In a June False Claims Act (FCA) whistleblower case, Supreme Court Justice Clarence Thomas wrote a dissent containing language which questioned the constitutionality of the FCA’s whistleblower provisions. In the following months, multiple motions have been filed which pick up on Thomas’ line of reasoning and pose an existential threat to the United States’ most important and effective anti-fraud law.
In the June Supreme Court case, United States, ex rel. Polansky v. Executive Health Resources, the Court issued an 8-1 ruling granting the U.S. Department of Justice (DOJ) the authority to dismiss qui tam whistleblower lawsuits in cases in which it chose not to intervene.
Under the FCA’s qui tam provisions, whistleblowers with knowledge of fraud are able to bring a lawsuit against the fraudster on behalf of the U.S. government. The DOJ is able to intervene and take over the lawsuit, but if it chooses not to intervene the whistleblower may continue to pursue the case of the government’s behalf. The Polansky ruling clarifies that the DOJ has the authority to intervene at any point during a qui tam lawsuit and then dismiss the suit, even if it had previously chosen to not intervene.

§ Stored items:
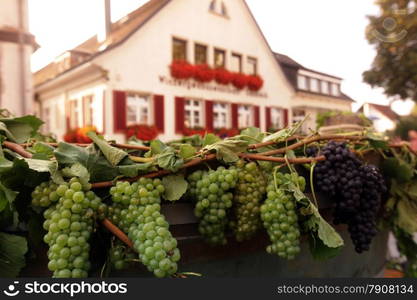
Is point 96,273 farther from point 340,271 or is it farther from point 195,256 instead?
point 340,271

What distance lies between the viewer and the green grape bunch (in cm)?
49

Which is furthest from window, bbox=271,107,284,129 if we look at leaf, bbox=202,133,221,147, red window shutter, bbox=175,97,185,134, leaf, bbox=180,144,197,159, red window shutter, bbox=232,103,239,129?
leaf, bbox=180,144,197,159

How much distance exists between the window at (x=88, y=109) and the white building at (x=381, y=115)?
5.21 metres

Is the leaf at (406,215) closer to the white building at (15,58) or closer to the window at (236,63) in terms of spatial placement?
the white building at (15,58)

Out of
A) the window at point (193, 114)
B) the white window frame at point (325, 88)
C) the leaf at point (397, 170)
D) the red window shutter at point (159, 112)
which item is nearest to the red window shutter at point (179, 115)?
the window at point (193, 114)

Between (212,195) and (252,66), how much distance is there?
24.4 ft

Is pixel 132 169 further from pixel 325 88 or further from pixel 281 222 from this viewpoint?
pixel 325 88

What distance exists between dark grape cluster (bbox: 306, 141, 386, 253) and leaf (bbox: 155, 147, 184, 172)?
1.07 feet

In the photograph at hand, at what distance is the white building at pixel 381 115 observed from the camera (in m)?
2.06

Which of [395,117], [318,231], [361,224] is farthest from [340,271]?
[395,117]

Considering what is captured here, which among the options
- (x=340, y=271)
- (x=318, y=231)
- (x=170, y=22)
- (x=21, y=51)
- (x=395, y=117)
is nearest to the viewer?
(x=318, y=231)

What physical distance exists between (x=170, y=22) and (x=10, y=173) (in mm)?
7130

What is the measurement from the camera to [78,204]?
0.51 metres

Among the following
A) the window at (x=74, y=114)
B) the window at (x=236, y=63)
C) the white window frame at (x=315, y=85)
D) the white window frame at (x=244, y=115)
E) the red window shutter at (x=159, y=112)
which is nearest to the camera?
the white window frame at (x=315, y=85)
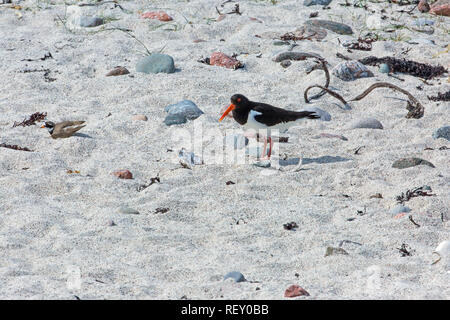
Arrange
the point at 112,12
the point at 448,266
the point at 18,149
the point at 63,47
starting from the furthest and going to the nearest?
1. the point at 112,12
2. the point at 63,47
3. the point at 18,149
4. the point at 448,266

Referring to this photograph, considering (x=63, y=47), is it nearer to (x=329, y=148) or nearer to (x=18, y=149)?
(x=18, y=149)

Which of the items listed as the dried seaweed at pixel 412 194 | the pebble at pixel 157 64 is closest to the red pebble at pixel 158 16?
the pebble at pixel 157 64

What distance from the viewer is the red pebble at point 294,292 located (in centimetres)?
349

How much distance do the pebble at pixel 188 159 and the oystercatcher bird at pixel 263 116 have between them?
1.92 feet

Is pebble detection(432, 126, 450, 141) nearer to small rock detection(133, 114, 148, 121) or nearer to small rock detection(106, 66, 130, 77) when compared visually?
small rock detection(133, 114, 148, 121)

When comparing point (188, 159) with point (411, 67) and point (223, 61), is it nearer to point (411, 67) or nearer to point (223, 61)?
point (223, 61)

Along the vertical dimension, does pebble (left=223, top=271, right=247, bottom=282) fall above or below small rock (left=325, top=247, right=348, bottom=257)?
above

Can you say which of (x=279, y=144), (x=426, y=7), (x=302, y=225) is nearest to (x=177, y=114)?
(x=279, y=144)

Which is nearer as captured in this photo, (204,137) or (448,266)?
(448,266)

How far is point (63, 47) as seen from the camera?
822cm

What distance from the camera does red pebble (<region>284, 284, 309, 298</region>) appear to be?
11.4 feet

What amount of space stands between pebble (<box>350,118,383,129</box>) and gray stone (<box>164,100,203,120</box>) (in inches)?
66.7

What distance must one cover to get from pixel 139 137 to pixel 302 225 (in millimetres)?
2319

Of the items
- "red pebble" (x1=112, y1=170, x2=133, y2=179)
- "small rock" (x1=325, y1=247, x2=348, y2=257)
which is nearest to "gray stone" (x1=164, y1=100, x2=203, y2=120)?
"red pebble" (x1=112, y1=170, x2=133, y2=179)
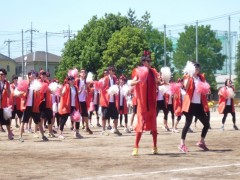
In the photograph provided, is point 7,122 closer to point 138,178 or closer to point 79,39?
--
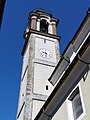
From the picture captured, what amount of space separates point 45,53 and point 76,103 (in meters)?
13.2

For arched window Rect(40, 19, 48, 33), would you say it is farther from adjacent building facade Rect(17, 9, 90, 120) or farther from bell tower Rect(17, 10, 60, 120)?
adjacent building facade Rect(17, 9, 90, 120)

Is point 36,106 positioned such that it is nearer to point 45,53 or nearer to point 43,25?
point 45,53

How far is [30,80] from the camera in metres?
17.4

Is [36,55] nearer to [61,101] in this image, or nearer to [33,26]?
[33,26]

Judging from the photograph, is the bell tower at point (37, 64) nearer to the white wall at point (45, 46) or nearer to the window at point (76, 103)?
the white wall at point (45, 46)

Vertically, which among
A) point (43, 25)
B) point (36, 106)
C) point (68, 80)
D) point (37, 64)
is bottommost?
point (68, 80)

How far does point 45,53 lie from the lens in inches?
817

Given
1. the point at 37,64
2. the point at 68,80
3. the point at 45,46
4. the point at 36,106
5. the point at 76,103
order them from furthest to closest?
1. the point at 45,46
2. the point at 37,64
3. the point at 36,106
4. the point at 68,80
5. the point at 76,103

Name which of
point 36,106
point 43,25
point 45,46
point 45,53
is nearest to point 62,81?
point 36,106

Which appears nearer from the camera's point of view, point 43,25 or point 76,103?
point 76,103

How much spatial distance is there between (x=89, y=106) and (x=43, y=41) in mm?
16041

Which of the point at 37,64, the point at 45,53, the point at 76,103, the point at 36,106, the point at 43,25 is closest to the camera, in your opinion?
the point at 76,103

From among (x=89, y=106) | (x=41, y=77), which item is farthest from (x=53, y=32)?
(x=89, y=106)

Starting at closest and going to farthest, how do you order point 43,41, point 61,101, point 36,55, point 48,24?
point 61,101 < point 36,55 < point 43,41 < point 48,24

§ What to do:
• a. Answer these questions from the passage on the False Claims Act, marking each answer (i), (ii) or (iii) to match:
(i) Which Supreme Court Justice wrote the dissent questioning the constitutionality of the FCA's whistleblower provisions?
(ii) What was the vote in United States, ex rel. Polansky v. Executive Health Resources?
(iii) On whose behalf do whistleblowers bring a lawsuit under the FCA's qui tam provisions?
• b. Extend the passage on the False Claims Act, picking up right after its final sentence.
The records play no part in the tasks.

§ Written responses:
• a.
(i) Clarence Thomas
(ii) 8-1
(iii) The U.S. government

• b.
While this ruling was seen as damaging to the FCA, whistleblower advocates were even more alarmed by language in the dissent issued by Thomas who wrote that the FCA has “long inhabited something of a constitutional twilight zone.”
“There are substantial arguments that the qui tam device is inconsistent with Article II and that private relators may not represent the interests of the United States in litigation,” stated Thomas suggesting that qui tam suits violate Article II of the Constitution which vests the power to litigate on behalf of the government to the executive branch.
Thomas states that it “appears to follow that Congress cannot authorize a private relator to wield executive authority to represent the United States’ interests in civil litigation.” Justice Brett Kavanaugh, in a concurrence joined by Justice Amy Coney Barrett, agreed with Thomas, writing that “[t]he court should consider the competing arguments on the Article II issue in an appropriate case.”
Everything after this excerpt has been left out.